La escena cambió. Estaba sentada en un verde banco del parque. Había árboles altos de forma cónica y muchas estatuas extrañas (solamente al despertar me di cuenta de que se trataba de un cementerio). Mi marido estaba sentado a mi lado en el banco, y aunque yo no tenía forma, podía sentir el peso de su brazo sobre mi hombro. Yo tenía mucha prisa. Tenía que marcharme.
Me desperté; la almohada estaba húmeda de lágrimas. Corrí escaleras abajo para abrazar a mi marido y a mis hijas pues, como espíritu, no había tenido brazos con que poder abrazar a mis niñas, ni lengua con la cual saborear la buena comida, ni ojos con que poder asimilar la belleza de este mundo. ¡No había tenido cuerpo físico! Durante toda la semana estuve dando vueltas y tocando todas las cosas, la gente, los electrodomésticos, la vajilla, las telas, los árboles, las piedras, el agua, la hierba, todos los elementos de este bello milagro que es la Tierra.
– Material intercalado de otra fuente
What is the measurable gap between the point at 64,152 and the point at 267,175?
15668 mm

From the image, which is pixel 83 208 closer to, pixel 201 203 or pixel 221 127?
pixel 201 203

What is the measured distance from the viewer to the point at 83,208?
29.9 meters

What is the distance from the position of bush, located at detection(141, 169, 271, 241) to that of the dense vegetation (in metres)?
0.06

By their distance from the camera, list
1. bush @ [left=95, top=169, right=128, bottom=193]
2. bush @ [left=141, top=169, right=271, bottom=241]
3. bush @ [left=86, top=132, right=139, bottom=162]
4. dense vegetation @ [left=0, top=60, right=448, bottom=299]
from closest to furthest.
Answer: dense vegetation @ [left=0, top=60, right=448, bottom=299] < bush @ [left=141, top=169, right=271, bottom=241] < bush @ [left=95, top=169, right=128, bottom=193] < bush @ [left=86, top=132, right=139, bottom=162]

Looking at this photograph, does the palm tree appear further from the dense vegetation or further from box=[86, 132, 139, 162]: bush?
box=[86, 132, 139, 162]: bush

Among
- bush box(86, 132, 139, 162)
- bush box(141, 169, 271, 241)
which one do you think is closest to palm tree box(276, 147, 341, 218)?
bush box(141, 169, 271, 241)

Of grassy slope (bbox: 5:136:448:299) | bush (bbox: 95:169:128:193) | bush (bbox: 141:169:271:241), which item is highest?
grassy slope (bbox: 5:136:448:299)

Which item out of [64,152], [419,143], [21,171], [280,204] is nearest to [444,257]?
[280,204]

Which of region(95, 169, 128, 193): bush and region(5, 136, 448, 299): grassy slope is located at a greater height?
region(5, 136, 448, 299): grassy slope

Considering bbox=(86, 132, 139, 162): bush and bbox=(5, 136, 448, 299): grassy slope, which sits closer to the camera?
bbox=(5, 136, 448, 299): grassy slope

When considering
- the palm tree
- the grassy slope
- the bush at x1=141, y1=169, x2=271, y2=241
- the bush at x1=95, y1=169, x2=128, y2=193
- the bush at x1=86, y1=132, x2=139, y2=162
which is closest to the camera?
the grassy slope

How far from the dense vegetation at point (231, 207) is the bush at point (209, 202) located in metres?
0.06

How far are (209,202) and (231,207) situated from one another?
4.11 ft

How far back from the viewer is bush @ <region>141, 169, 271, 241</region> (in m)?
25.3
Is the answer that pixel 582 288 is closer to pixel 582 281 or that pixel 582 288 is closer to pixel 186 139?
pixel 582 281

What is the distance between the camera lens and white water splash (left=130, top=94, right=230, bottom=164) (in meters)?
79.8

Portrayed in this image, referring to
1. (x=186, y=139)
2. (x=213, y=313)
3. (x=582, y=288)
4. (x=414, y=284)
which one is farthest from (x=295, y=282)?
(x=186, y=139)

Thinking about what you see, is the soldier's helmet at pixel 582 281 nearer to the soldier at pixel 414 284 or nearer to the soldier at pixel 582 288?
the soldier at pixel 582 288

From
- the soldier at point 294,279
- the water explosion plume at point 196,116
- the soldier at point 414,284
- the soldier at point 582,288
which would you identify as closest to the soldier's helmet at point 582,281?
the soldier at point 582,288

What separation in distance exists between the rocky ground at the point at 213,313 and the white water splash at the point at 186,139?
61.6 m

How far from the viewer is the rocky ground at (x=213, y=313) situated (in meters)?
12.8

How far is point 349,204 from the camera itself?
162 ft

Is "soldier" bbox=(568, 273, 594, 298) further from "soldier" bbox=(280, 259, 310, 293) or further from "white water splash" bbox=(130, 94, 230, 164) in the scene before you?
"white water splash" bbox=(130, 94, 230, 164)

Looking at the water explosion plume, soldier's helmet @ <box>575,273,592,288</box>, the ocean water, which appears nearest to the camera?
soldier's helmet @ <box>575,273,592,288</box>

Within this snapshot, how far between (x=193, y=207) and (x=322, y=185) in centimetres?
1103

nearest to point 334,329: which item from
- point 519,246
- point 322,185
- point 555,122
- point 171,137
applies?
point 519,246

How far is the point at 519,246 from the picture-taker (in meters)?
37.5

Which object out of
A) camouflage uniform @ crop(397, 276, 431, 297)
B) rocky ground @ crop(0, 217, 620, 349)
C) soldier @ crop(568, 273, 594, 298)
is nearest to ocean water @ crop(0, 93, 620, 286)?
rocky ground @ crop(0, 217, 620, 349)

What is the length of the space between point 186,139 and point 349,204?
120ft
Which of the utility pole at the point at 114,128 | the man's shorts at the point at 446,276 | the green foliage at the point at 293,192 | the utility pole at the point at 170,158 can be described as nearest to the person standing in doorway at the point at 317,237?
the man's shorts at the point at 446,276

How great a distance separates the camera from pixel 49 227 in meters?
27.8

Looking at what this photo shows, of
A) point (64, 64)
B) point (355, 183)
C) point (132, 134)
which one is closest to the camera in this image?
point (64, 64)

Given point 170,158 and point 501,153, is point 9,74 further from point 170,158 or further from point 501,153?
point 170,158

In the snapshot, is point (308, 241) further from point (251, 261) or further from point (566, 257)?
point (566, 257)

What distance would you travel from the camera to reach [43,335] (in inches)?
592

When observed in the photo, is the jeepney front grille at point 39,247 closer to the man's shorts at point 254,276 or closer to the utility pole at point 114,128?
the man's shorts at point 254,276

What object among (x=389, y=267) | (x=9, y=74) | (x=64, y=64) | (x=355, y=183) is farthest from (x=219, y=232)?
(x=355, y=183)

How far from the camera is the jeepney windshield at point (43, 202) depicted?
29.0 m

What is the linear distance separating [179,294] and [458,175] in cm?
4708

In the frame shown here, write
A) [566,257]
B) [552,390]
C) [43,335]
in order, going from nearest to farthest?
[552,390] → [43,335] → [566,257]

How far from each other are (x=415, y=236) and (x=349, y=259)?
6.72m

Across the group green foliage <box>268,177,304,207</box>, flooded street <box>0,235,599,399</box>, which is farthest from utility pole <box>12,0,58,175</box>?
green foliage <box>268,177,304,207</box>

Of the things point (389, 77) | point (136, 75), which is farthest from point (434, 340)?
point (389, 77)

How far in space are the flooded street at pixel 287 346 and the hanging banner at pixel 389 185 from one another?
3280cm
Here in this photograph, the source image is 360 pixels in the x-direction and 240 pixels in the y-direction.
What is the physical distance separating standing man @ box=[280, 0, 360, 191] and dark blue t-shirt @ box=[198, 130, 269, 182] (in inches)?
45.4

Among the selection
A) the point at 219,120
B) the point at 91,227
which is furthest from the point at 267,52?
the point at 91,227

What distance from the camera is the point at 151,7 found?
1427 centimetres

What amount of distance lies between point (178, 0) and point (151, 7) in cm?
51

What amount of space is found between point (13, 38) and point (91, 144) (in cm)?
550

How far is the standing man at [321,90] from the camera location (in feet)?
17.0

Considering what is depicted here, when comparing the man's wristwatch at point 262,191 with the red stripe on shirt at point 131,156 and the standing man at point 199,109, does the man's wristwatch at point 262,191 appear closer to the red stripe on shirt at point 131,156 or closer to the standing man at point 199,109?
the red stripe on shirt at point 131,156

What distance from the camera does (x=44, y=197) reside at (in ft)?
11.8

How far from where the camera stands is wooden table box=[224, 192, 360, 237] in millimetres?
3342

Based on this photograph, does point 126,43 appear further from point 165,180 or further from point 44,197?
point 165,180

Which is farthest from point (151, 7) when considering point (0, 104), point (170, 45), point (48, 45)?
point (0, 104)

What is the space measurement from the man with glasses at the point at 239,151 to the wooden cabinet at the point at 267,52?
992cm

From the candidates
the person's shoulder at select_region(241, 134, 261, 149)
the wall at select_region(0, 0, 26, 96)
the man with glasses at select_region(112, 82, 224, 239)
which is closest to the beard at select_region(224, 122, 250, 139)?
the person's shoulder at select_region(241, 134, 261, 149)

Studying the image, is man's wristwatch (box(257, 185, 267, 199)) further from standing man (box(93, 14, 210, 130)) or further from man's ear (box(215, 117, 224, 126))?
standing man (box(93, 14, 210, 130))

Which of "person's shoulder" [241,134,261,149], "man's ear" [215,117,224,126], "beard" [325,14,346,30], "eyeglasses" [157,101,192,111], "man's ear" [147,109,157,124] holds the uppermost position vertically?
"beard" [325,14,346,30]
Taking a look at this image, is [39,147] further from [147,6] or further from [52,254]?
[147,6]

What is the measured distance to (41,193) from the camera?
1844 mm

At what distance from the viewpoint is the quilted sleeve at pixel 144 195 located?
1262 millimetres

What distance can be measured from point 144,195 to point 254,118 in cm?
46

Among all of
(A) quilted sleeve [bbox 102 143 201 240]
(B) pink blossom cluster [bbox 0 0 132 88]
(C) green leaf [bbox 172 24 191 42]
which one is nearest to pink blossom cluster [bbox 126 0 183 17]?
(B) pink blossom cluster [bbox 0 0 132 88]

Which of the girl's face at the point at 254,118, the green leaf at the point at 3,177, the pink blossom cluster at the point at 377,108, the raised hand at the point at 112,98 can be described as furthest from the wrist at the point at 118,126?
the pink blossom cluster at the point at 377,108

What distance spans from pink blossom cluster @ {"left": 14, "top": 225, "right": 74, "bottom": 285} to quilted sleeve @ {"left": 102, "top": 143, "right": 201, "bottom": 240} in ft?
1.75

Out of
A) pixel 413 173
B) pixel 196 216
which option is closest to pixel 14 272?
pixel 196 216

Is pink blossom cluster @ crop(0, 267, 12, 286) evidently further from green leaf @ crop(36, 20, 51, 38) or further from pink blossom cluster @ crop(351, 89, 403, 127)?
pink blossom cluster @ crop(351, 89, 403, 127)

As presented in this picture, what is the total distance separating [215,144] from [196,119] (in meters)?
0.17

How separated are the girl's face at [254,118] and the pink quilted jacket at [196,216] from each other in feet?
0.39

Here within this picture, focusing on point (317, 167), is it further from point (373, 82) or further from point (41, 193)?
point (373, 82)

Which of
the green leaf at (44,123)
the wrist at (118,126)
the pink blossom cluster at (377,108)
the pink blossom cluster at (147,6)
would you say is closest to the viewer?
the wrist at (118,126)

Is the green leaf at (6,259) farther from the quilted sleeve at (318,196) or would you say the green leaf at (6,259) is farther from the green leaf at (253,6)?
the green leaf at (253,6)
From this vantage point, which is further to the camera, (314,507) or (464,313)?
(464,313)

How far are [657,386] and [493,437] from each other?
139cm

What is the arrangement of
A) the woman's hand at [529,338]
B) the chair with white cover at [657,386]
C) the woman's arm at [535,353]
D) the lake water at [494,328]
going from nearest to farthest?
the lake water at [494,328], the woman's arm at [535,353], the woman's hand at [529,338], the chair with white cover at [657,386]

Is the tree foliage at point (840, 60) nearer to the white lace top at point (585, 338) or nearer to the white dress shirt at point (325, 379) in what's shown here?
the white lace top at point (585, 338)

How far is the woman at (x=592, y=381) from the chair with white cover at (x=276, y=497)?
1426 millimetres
Un psicólogo hubiera dicho que el sueño tenía que ver con la cercana muerte de mi matrimonio, pero el sueño se produjo años antes del decisivo viaje a Perú. Aún más, al despertarme comprendí el mensaje: ¡Qué privilegio es ser humano! Rilke lo sabía:
¿Qué harás, oh Dios, cuando yo muera?
Soy tu recipiente (¿y cuando me rompa?)
Soy tu bebida (¿y cuando me vierta?)
Soy tu ropaje, soy tu oficio.
Pierdes tu significado, si me pierdes.
Sin mí quedarás sin albergue,
Y no te podrán dar una cálida y dulce bienvenida (…)
¿Qué harás entonces, oh Dios? Tengo miedo.
Conozco personas que no desean volver a hacer daño nunca más y buscan la iluminación para conseguirlo. Pero la luz conlleva la sombra; y de la misma manera que no puede haber sombra sin luz, tampoco puede existir amor sin su hermana, la desdicha. Creo que los ángeles envidian nuestros brazos, nuestros labios, el contacto de la piel, nuestra esencia física, los placeres y dolores con los cuales Dios se manifiesta a sí mismo en nosotros.
Ustedes dirán que soy una romántica y que la vida no es así, sino más bien un pozo de soledad vacía, de violencia y de daño demoníaco. No lo sé. En realidad yo también me siento sometida a emociones oscuras. Pero entonces elevo un poco la cabeza, trato de aflojar mi cadena, como un perro de Dios, recordando que he visto en algunas ocasiones brillar esta Tierra, con su gente circundada de un halo, brillando con luz interior. Pero, ¿qué se yo? Menos que el espacio existente entre las letras de esta página.
Lo que sé no puede ser dicho, y sin embargo llega a la misma rueda del espacio. Es mejor descansar. Es mejor prestar atención al silencio del corazón vibrante.
Sophy Burnham
Ref.: “El Viaje Hacia el Éxtasis”, Ed. Edaf.